Examining multi-scale dynamics of drylands amid multi-year wet and dry periods using imagery

On Demand
Lucas J. Heintzman, ORISE/SCINet, USDA-ARS;
Background/Question/Methods

Our objective was to examine changes in patch- and landscape-scale vegetation dynamics for ecosystems representing the Chihuahuan Desert (upland grasslands, creosotebush shrublands, mesquite shrublands, and tarbush shrublands) during multi-year wet and dry periods. Twelve locations were selected that were distributed across the Jornada Long Term Ecological Research site in southern New Mexico, USA. Since 1989, these locations have been field-surveyed annually (via 49 1m2 quadrats per site) and used for validation of the imagery. We categorized vegetation into four functional vegetative groups (shrubs, grasses, forbs/subshrubs, and barren). We assessed landscape patterns derived from aerial imagery in 2005, 2009, 2011, 2014, 2016, and 2018; using unsupervised classification for each of the four categories. Additionally, a secondary objective was to identify regions of inferred high erosional potential. These years were chosen as they encompassed periods of regional shifts in hydrological regime (wet year: 2005; dry years: 2009, 2011; average years: 2014, 2016; 2018) and featured data availability that captured our study extent.

Results/Conclusions

At the patch scale: our preliminary results indicated levels of vegetative dynamism, with highly variable changes in landscape metrics for composition, configuration, and connectivity through time.
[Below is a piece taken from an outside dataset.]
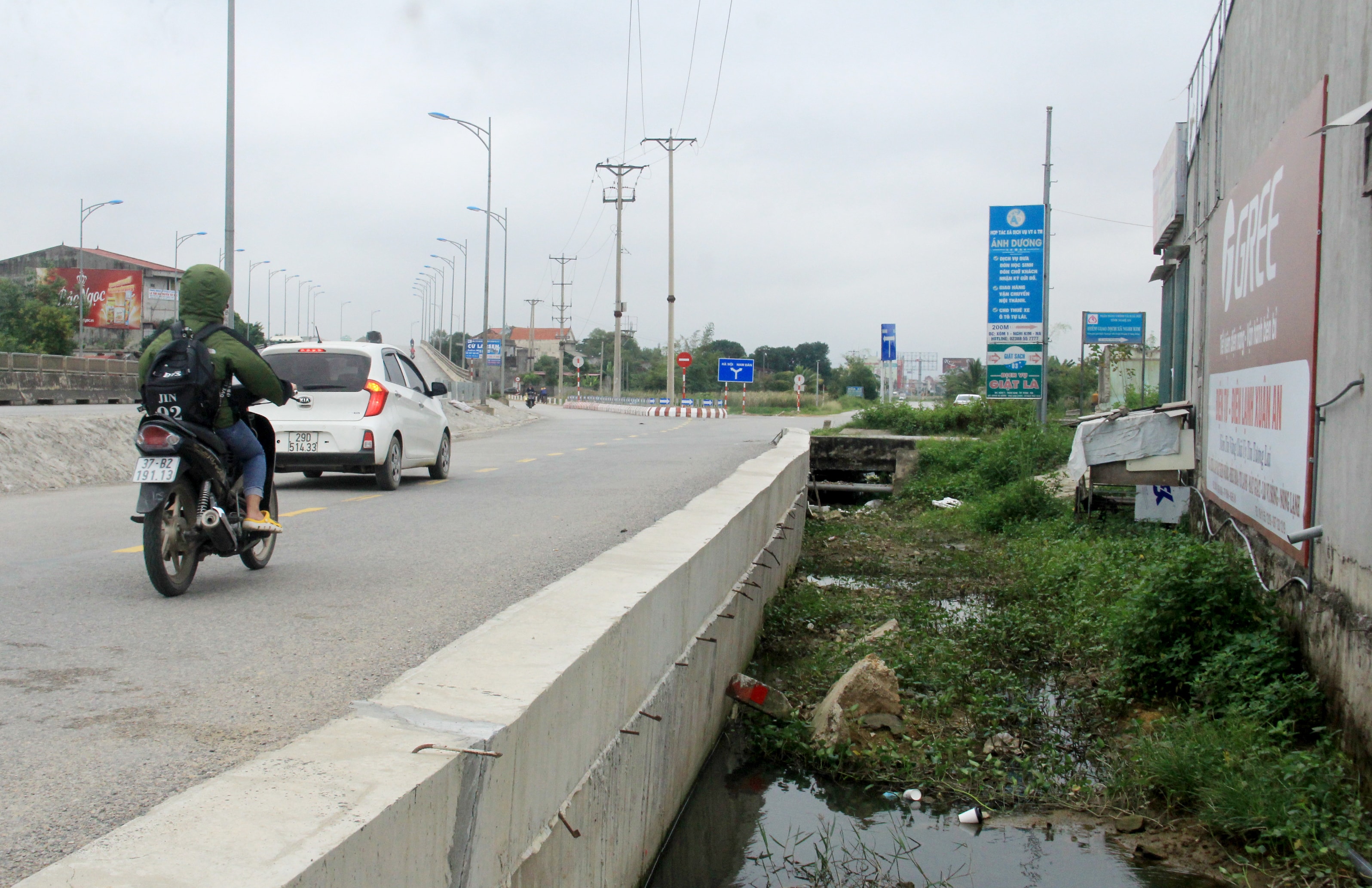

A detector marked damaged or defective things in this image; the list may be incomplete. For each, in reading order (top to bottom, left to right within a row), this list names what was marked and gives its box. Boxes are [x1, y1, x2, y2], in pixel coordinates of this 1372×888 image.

broken concrete block [730, 677, 796, 718]
broken concrete block [812, 649, 900, 745]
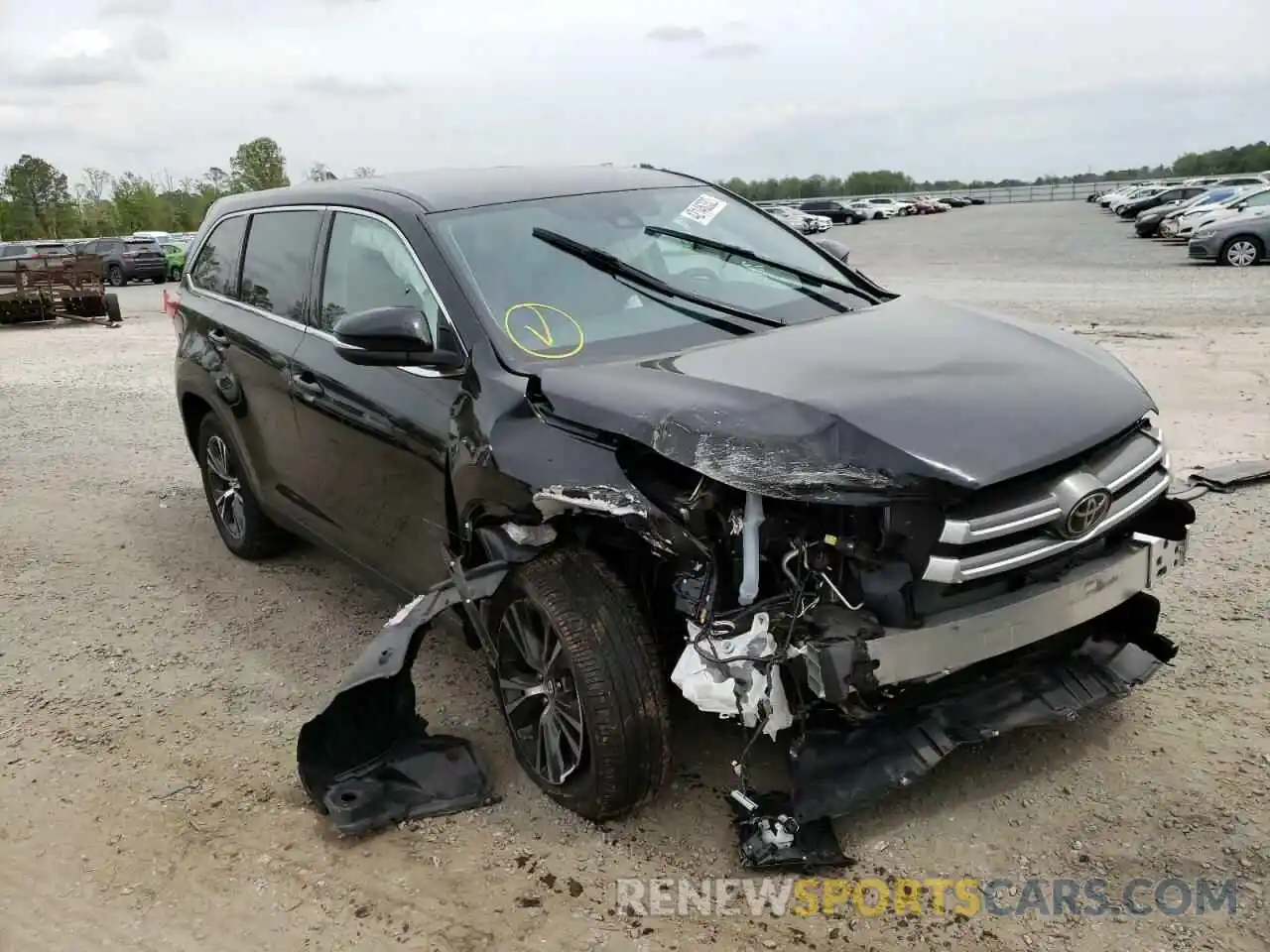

When compared with quadrat-based information, our imagery based classification results were congruent with respect to functional group dominance at a ~60% rate. This rate increased to ~70% when presence/absence was assessed. However vegetative changes were often subtle, and frequently did not correspond to field-based estimates (due to multiple species assemblages inducing spectral mixing, and soil background masking effects). Identification of areas of high erosional potential are on-going. Yet, our patch-based observations emphasize the influence of wet-dry periods on dryland ecosystem structural properties and their potential corresponding vegetative lag effects across scales. Moreover, our observations at both the patch- and landscape-scale also highlight the importance of expanding landscape connectivity theory beyond traditional two-dimensional applications.